"I am doing my best to find it. I will find it before the public finds it. I will get out of it before it's too late. The reason I will do that is because that's what I'm paid to do"
About this Quote
Cramer’s voice here isn’t the confident ringmaster of TV stock-picking; it’s the anxious operator narrating the mechanics of a rigged race. The repetition of “I will” reads like a self-justifying mantra, a hedge funder’s version of “don’t hate the player.” He’s not promising to discover value or build anything real. He’s promising to locate “it” first - the crack in the trade, the bad news, the turn in sentiment - and then escape before everyone else realizes the floor is gone.
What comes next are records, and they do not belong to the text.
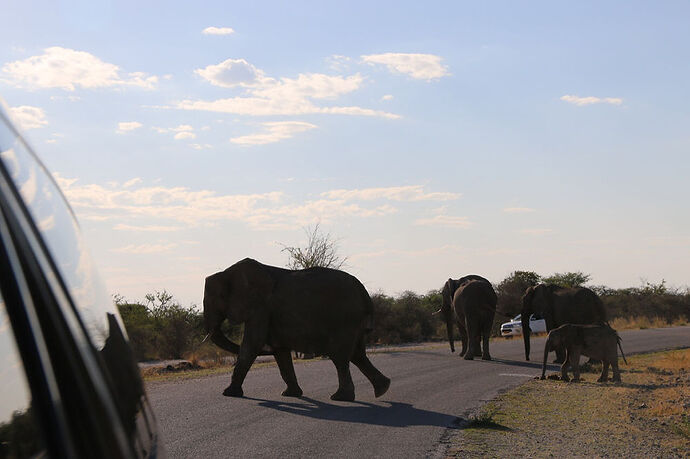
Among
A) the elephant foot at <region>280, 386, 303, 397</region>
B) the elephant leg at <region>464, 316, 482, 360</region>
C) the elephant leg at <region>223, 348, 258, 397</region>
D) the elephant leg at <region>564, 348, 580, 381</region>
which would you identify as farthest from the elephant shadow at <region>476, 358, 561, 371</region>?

The bluntest move is the shift from competence to moral outsourcing: “The reason... is because that’s what I’m paid to do.” It’s a phrase that pretends to be neutral but actually functions as an alibi. In one line, the market is re-described not as a system of shared information and fair pricing but as an industry of asymmetry, where the job is to front-run the crowd’s awareness and leave the “public” holding the bag. “Before it’s too late” implies the danger isn’t collective harm; it’s getting caught on the wrong side of the stampede.
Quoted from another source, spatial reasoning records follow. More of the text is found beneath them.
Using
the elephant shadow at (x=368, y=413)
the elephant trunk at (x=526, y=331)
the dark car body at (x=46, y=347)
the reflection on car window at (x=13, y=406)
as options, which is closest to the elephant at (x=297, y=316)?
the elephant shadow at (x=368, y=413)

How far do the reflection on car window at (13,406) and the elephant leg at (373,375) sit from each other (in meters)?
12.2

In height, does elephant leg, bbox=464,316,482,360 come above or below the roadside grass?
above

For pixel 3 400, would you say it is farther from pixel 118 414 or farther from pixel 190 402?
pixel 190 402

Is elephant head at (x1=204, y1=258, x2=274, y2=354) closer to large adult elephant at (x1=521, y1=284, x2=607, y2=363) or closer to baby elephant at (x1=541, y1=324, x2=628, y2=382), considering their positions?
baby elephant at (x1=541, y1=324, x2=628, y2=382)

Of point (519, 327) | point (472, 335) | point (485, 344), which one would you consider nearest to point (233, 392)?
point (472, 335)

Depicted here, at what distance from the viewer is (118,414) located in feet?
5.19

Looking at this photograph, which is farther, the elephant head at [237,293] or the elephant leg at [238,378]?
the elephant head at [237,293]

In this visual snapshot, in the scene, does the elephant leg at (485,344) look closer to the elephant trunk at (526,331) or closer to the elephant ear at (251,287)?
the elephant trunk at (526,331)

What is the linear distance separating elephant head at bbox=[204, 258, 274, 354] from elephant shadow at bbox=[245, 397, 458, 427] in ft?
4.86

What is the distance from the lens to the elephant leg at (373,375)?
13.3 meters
Context matters: Cramer’s notoriety comes from straddling two worlds - the trading desk and the media stage. This quote (often circulated in discussions of hedge-fund tactics and market manipulation) lands because it punctures the TV-friendly story that markets reward insight and discipline. It frames the real commodity as timing and advantage, and the customer as plausibly deniable duty. The subtext isn’t merely cynicism; it’s a confession of incentives doing exactly what they were designed to do.
The bluntest move is the shift from competence to moral outsourcing: “The reason... is because that’s what I’m paid to do.” It’s a phrase that pretends to be neutral but actually functions as an alibi. In one line, the market is re-described not as a system of shared information and fair pricing but as an industry of asymmetry, where the job is to front-run the crowd’s awareness and leave the “public” holding the bag. “Before it’s too late” implies the danger isn’t collective harm; it’s getting caught on the wrong side of the stampede.
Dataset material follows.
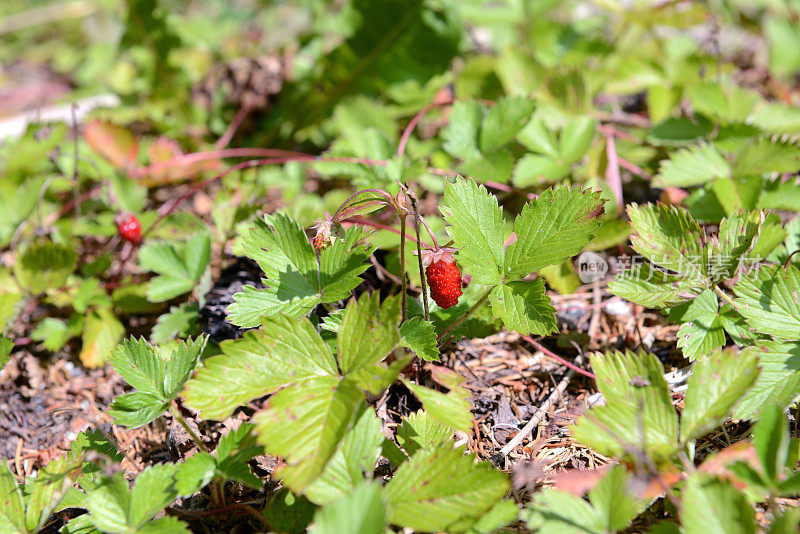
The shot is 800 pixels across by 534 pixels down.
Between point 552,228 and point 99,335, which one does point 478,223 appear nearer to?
point 552,228

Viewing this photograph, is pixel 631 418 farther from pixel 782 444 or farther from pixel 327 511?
pixel 327 511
Context matters: Cramer’s notoriety comes from straddling two worlds - the trading desk and the media stage. This quote (often circulated in discussions of hedge-fund tactics and market manipulation) lands because it punctures the TV-friendly story that markets reward insight and discipline. It frames the real commodity as timing and advantage, and the customer as plausibly deniable duty. The subtext isn’t merely cynicism; it’s a confession of incentives doing exactly what they were designed to do.